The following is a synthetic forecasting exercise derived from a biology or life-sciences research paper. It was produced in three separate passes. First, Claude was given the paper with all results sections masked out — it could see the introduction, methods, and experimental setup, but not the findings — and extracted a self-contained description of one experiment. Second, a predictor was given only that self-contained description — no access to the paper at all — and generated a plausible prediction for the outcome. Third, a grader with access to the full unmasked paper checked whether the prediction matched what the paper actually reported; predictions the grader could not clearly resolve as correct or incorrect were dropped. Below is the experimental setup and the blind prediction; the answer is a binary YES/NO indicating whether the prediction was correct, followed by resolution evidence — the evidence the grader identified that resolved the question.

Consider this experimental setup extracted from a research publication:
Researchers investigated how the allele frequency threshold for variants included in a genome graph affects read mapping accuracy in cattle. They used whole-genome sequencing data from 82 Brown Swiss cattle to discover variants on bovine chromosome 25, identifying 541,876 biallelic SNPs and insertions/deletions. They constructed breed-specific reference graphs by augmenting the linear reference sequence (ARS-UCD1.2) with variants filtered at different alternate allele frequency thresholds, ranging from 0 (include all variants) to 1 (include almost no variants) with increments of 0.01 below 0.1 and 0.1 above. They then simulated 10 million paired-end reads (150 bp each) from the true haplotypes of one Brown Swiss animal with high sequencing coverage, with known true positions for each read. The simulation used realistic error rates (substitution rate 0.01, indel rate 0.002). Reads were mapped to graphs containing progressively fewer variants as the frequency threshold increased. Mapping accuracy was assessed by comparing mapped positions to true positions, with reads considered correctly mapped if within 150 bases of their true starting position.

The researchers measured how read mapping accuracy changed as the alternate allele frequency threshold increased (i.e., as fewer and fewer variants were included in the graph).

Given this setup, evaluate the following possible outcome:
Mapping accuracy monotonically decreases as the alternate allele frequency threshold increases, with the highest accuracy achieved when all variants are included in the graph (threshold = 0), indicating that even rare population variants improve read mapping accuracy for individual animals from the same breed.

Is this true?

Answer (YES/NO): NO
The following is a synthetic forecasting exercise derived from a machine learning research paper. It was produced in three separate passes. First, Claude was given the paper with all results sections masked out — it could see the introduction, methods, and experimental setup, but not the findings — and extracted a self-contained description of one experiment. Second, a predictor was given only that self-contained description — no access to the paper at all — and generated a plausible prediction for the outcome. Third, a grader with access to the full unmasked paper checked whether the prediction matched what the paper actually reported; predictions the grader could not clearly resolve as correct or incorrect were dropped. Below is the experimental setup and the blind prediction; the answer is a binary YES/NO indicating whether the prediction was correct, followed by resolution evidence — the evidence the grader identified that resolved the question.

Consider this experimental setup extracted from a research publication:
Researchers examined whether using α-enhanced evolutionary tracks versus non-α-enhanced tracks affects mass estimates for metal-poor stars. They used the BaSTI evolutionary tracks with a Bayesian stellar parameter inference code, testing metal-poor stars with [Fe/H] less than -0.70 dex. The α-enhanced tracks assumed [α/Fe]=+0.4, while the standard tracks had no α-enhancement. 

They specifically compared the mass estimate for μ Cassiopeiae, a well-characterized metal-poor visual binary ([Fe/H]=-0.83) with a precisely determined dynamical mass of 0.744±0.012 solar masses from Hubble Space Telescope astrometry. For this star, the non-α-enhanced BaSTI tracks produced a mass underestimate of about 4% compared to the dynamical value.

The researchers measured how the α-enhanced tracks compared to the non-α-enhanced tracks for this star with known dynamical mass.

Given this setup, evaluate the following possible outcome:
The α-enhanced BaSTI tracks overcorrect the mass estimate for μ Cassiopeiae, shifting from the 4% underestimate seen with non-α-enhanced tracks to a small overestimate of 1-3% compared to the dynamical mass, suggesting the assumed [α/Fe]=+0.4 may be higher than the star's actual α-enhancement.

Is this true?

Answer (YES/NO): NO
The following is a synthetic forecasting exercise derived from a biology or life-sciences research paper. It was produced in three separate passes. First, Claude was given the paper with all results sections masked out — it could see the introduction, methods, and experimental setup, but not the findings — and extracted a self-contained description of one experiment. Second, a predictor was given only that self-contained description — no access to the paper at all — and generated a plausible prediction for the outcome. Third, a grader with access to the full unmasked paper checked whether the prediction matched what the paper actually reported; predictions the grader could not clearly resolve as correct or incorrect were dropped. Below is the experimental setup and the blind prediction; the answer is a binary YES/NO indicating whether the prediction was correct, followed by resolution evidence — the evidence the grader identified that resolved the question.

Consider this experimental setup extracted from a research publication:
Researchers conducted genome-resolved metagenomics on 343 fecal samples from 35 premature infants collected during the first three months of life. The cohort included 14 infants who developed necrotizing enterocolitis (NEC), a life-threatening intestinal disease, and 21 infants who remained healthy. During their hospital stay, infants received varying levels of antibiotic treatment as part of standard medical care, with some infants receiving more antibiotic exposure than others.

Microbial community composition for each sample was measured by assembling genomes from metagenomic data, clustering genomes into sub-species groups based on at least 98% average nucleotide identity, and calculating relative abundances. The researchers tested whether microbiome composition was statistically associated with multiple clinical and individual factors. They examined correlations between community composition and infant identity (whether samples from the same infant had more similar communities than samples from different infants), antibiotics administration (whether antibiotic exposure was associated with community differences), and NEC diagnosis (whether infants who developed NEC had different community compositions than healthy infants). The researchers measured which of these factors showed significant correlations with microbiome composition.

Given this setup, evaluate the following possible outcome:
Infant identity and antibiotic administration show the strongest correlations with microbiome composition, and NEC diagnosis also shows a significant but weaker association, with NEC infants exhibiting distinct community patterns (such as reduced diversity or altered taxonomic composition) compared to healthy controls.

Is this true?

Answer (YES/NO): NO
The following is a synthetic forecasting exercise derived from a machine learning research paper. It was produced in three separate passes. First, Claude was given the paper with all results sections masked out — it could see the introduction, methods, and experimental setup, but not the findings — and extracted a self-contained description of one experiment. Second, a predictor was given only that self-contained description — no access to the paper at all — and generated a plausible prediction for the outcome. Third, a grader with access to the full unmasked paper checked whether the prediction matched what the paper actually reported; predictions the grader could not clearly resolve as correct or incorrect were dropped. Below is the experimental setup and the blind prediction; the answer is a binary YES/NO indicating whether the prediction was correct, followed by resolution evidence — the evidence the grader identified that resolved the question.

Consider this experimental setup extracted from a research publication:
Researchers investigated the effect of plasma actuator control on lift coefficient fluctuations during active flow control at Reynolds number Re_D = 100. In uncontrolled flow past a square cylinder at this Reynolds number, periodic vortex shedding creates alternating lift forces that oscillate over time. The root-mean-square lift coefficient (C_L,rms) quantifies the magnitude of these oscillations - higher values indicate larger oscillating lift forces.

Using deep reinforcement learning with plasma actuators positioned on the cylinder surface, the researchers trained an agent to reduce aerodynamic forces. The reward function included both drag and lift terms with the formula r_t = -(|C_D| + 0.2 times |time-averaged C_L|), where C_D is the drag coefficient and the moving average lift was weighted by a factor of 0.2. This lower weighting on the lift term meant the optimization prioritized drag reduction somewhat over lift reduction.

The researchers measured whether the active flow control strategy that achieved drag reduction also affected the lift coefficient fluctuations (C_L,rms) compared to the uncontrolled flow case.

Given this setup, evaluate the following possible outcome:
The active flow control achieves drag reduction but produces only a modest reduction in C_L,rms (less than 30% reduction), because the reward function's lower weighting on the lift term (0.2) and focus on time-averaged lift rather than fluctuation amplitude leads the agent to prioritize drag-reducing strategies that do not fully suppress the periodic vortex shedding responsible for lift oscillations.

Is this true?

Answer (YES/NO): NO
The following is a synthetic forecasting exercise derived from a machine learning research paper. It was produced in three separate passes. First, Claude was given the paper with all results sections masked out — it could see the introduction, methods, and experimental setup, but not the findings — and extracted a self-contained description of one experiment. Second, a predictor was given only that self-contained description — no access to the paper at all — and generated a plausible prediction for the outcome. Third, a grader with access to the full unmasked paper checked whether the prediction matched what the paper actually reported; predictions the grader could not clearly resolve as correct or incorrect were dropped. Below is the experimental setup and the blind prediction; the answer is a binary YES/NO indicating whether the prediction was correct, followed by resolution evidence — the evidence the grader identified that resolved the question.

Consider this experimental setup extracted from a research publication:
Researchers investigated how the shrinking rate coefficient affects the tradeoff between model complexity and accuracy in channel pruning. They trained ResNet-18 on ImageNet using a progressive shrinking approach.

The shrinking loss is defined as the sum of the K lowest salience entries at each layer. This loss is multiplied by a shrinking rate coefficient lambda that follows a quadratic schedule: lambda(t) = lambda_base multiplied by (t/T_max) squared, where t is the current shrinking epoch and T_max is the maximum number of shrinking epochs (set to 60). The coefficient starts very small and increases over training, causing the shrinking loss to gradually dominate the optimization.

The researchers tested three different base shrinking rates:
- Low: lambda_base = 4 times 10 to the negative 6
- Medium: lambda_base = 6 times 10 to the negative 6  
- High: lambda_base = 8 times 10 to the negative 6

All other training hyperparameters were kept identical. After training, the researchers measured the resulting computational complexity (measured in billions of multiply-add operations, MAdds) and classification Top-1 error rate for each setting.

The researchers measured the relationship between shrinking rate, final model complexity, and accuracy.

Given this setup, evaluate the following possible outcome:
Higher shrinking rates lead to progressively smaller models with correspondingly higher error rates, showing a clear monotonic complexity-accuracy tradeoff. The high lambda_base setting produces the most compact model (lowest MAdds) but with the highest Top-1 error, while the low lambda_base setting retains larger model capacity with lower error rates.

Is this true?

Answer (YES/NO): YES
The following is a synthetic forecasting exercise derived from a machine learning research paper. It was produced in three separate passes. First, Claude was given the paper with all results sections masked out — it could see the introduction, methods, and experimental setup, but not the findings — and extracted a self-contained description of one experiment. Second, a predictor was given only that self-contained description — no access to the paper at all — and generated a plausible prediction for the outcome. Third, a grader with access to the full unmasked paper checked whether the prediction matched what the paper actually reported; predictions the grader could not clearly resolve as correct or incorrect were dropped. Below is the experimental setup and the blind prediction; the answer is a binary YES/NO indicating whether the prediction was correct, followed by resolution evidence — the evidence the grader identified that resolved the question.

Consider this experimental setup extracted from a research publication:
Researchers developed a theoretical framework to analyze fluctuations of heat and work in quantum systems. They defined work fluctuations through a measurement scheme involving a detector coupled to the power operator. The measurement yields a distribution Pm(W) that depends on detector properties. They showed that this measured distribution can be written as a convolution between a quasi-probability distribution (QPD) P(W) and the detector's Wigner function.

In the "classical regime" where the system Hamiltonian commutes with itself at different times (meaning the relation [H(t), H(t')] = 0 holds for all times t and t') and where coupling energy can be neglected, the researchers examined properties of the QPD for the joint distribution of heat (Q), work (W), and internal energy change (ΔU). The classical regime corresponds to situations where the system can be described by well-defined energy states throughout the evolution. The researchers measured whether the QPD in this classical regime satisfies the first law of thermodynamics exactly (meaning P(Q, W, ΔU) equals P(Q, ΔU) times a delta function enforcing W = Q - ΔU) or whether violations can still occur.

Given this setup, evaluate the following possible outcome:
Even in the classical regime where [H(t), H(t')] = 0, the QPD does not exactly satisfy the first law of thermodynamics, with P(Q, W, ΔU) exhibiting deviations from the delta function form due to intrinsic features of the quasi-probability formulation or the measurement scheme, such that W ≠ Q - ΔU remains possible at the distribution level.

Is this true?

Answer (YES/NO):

═══

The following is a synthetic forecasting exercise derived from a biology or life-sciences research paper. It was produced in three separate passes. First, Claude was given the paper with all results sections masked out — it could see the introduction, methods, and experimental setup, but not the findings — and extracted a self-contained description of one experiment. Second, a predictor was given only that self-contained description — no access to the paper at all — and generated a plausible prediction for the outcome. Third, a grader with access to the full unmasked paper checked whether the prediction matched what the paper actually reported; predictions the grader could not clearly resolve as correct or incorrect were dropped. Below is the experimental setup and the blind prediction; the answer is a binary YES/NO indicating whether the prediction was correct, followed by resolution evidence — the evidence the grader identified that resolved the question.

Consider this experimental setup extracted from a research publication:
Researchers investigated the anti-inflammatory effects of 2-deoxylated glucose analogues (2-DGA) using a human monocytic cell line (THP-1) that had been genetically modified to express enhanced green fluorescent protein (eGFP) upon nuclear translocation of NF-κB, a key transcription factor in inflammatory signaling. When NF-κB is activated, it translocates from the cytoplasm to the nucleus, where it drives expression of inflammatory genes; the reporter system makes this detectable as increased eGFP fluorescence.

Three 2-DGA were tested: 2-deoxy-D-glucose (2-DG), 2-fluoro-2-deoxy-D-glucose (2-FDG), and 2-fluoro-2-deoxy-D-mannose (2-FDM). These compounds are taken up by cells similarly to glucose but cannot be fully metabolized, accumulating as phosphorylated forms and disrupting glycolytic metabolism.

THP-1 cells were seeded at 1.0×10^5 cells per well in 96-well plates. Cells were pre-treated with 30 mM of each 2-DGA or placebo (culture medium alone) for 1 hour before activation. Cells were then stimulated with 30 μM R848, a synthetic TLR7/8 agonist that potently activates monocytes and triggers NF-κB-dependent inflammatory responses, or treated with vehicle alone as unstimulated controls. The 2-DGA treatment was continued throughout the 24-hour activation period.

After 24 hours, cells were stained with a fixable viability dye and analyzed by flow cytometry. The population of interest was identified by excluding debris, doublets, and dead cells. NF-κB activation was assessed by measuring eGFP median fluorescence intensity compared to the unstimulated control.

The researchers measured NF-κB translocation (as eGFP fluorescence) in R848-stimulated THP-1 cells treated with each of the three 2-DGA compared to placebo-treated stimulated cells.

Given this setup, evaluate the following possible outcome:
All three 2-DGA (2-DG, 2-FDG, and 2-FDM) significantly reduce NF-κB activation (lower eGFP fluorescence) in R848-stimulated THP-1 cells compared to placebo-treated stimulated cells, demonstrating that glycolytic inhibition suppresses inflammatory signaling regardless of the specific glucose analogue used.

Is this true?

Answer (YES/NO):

═══

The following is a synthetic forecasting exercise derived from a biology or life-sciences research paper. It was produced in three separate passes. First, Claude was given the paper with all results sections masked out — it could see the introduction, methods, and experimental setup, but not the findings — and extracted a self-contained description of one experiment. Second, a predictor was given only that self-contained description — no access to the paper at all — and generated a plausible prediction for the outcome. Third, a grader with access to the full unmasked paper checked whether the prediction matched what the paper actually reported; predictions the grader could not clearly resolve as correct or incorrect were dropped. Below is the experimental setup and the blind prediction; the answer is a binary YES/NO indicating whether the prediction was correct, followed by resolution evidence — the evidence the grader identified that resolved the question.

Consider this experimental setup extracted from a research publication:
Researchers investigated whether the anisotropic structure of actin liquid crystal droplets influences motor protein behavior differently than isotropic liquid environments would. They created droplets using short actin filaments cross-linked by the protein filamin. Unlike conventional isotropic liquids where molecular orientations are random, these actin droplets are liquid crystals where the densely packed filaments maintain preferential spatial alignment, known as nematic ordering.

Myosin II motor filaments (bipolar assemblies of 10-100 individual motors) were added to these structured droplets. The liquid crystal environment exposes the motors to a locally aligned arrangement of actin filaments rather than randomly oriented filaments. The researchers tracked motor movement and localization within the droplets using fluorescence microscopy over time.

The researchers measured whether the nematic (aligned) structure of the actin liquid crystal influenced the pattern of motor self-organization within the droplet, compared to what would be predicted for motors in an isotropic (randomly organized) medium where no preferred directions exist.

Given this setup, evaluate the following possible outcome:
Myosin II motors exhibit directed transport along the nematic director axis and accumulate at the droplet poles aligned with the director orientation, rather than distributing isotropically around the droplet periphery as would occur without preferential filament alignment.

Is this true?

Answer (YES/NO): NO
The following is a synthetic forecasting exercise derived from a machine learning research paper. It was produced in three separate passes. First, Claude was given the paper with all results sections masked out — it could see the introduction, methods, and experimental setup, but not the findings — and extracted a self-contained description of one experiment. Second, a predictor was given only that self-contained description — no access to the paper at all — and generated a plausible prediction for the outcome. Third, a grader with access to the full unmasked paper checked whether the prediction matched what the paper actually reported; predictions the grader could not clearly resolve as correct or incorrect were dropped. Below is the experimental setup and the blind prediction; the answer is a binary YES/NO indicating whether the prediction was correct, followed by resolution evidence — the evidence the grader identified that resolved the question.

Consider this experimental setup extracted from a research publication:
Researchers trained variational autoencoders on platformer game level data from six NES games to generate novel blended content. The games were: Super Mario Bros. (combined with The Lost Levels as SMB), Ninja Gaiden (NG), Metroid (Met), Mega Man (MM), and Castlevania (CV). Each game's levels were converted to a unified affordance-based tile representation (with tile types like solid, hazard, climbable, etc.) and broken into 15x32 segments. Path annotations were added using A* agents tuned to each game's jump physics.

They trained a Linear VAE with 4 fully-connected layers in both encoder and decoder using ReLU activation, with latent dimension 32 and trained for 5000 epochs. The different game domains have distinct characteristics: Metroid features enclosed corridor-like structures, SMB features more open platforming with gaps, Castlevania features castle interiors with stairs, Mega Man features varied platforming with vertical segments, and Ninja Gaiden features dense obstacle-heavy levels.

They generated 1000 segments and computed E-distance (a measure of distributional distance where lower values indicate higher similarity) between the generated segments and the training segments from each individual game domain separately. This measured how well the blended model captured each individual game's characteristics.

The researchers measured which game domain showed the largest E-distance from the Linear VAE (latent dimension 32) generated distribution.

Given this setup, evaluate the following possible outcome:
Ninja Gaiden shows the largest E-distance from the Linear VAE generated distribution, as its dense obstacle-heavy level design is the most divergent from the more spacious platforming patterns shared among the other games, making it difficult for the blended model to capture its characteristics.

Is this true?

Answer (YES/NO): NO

═══

### GOAL OF THE EXERCISE
Look at the records above. Copy every line where the string "negative" occurs.

### RESPONSE AREA
- Low: lambda_base = 4 times 10 to the negative 6
- Medium: lambda_base = 6 times 10 to the negative 6  
- High: lambda_base = 8 times 10 to the negative 6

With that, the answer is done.